L’EI est, d’une certaine façon, le produit d’une nouvelle guerre froide au Proche-Orient. La cause de cette crise régionale est à imputer à l’échec des autorités étatiques à contrôler leurs frontières et leurs territoires, à fournir à leurs populations les services qu’elles en attendent et, au bout du compte, à forger une identité politique commune qui pourrait constituer la base d’une communauté politique. Cet effondrement de l’autorité normale de l’État ne s’est pas produit seulement dans une grande partie de la Syrie et de l’Irak, mais aussi au Liban, au Yémen, en Libye et peut-être même dans certaines zones de l’Égypte. Le vide dû à l’absence de contrôle de la part d’un pouvoir central est comblé par des forces locales qui se regroupent autour d’identités confessionnelles, ethniques, tribales et régionales.

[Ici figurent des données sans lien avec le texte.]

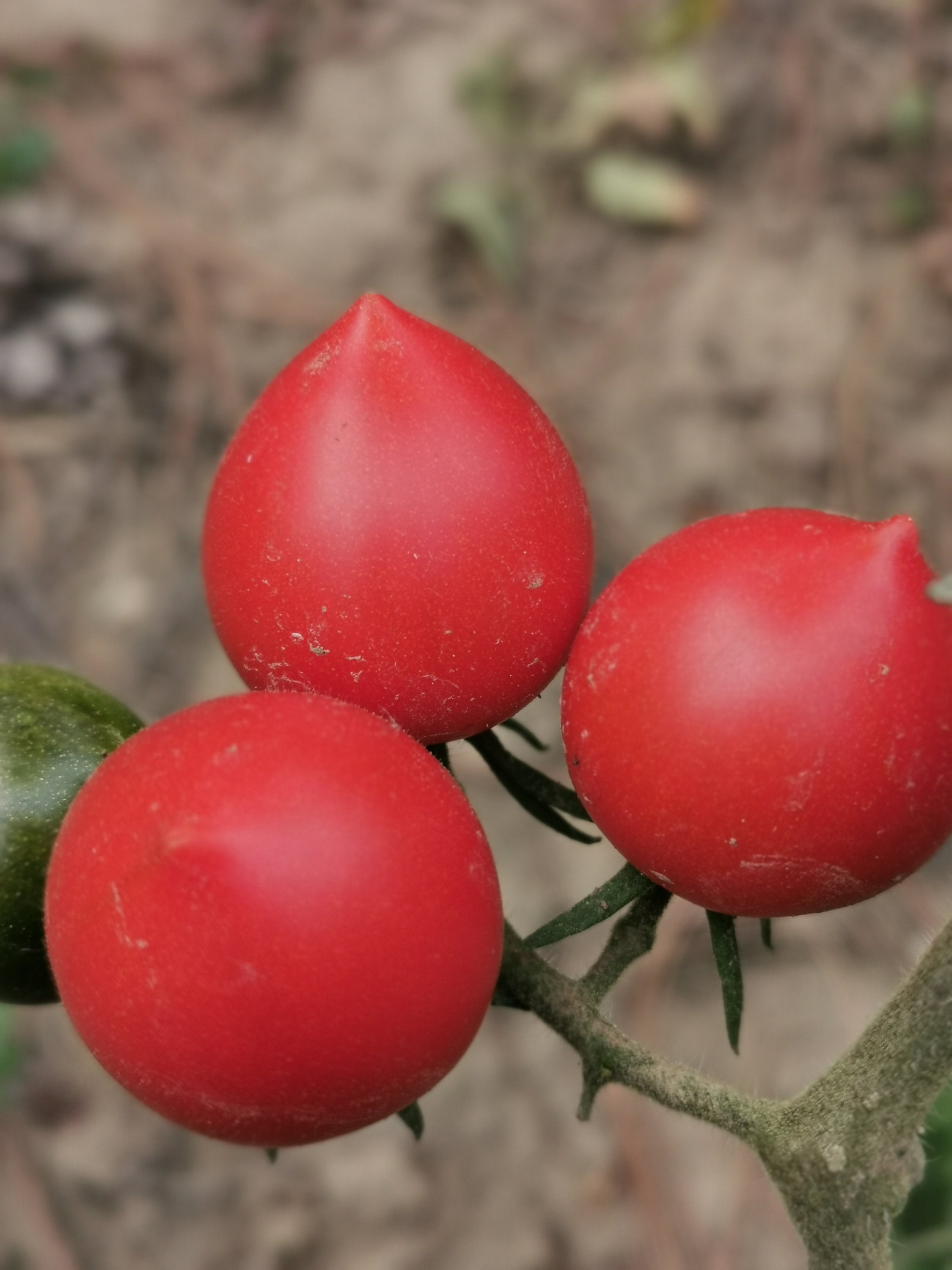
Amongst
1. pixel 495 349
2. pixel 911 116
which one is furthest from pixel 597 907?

Le gouvernement régional du Kurdistan en Irak, le Hezbollah libanais, le mouvement houthi au Yémen et les diverses milices confessionnelles en Syrie et en Irak sont, chacun à leur manière, les manifestations de l’échec des pouvoirs centraux dans leurs pays respectifs. Mais l’EI se distingue des autres organisations en ce sens qu’il n’a pas d’allié puissant ou régional.

TÉHÉRAN CONTRE RIYAD

Les vides politiques dans la région favorisent l’émergence de champs de bataille pour les pouvoirs régionaux. L’Iran et l’Arabie saoudite en sont les principaux protagonistes, mais d’autres puissances régionales comme la Turquie, le Qatar, les Émirats arabes unis et l’Égypte soutiennent des groupes locaux dans leurs luttes politiques intestines et dans leurs guerres civiles, avec pour objectif d’accroître leur propre puissance, de prendre le pas sur leurs rivaux et de promouvoir leurs idéologies. L’Iran accorde son aide au Hezbollah, à diverses milices chiites irakiennes, à Bachar Al-Assad et à la direction conduite par les chiites à Bagdad. Les Saoudiens soutiennent à la fois des groupes laïcs et salafistes qui combattent Assad tandis que la Turquie et le Qatar sont derrière des groupes affiliés aux Frères musulmans en Syrie. Le Qatar aura été le principal financier de Mohammed Morsi — aujourd’hui renversé — des Frères musulmans en Égypte. L’Arabie saoudite et les Émirats arabes unis soutiennent Sissi qui a chassé du pouvoir les Frères musulmans.4 Quand il est apparu que le gouvernement régional du Kurdistan en Irak était menacé, Américains et Européens se sont mobilisés pour le soutenir.

PAS DE PROTECTEUR OFFICIEL DERRIÈRE L’ETAT ISLAMIQUE

L’EI quant à lui n’a pas de protecteur, ce qui rend d’autant plus difficile de lui assigner une place sur l’échiquier géopolitique des affrontements régionaux. D’aucuns dans le monde arabe ne peuvent concevoir qu’un groupe qui réussit aussi bien puisse émerger sans soutien extérieur et s’empêcher d’y voir la main de Washington ou celle d’Israël. Compte tenu de son inclination idéologique pour le salafisme, l’Arabie saoudite est accusée d’en être le parrain d’une manière ou d’une autre. D’autres ont essayé de faire porter la responsabilité de la montée en puissance de l’EIau Qatar et à la Turquie.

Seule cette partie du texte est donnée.